Non svolgere attività lavorativa non è prova idonea a dimostrare che il rapporto si è risolto per volontà del datore di lavoro
A cura della redazione

La Corte di Cassazione, con la sentenza 9/07/2019 n.18402, ha ribadito il principio di diritto secondo cui il lavoratore che impugna il licenziamento sostenendo che è stato intimato oralmente, ha l’onere di provare che la risoluzione del rapporto di lavoro è ascrivibile alla volontà del datore di lavoro anche se manifestata con comportamenti concludenti.
Ma vediamo come sono andati i fatti. Un lavoratore, dopo essere stato licenziato oralmente, ha impugnato il recesso datoriale davanti al giudice del lavoro che però non ha accolto le doglianze del dipendente, cosa che invece ha fatto la Corte d’appello dichiarando l’inefficacia del licenziamento e condannando il datore di lavoro alla reintegra, oltre a corrispondere un’indennità commisurata all’ultima retribuzione globale di fatto dal giorno del licenziamento a quello dell’effettiva reintegrazione, compresi oneri accessori.

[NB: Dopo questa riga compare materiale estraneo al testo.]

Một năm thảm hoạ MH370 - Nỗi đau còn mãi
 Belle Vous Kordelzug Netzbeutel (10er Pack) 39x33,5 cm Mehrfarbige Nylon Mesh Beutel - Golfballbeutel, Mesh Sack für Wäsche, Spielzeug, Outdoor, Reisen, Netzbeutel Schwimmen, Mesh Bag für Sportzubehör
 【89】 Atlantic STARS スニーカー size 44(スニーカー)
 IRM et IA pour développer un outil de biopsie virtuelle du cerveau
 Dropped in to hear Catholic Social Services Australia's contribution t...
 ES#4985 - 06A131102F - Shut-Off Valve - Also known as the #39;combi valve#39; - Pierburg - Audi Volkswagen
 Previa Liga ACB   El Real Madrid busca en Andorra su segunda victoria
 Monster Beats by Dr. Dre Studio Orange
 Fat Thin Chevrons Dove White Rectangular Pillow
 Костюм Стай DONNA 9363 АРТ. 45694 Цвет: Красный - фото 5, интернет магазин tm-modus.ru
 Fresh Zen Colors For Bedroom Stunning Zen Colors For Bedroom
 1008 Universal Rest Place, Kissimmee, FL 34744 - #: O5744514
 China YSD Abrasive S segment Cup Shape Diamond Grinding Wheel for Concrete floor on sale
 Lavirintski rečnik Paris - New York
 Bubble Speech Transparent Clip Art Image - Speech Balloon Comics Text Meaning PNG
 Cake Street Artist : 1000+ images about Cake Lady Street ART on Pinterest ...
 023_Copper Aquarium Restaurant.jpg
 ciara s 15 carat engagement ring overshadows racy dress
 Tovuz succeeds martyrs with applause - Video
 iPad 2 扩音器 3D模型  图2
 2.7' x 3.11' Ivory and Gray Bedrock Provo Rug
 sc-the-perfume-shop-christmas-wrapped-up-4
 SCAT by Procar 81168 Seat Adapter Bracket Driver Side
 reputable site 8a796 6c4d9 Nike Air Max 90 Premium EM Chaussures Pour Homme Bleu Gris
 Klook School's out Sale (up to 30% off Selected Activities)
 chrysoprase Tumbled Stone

I giudici di merito hanno anche evidenziato che per il lavoratore è sufficiente dimostrare l’intervenuta cessazione del rapporto di lavoro mentre è onere del datore di lavoro dimostrare che il rapporto è venuto meno per ragioni diverse.
L’azienda ha proposto ricorso in Cassazione che ha ribadito un principio consolidato (Cass. n. 3822/2019, 13195/2019 e 31501/2018) secondo cui la mera cessazione nell’esecuzione delle prestazioni non è circostanza di per sé sola idonea a fornire la prova della risoluzione del rapporto di lavoro per volontà datoriale.
Se il datore di lavoro sostiene che il rapporto di lavoro si è risolto per dimissioni del lavoratore, spetterà al giudice il compito di ricostruire i fatti con indagine rigorosa e solo nel caso perduri l’incertezza probatoria farà applicazione della regola residuale desumibile dall’art. 2697, c.1 c.c., rigettando la domanda del lavoratore che non ha provato il fatto costitutivo della sua pretesa.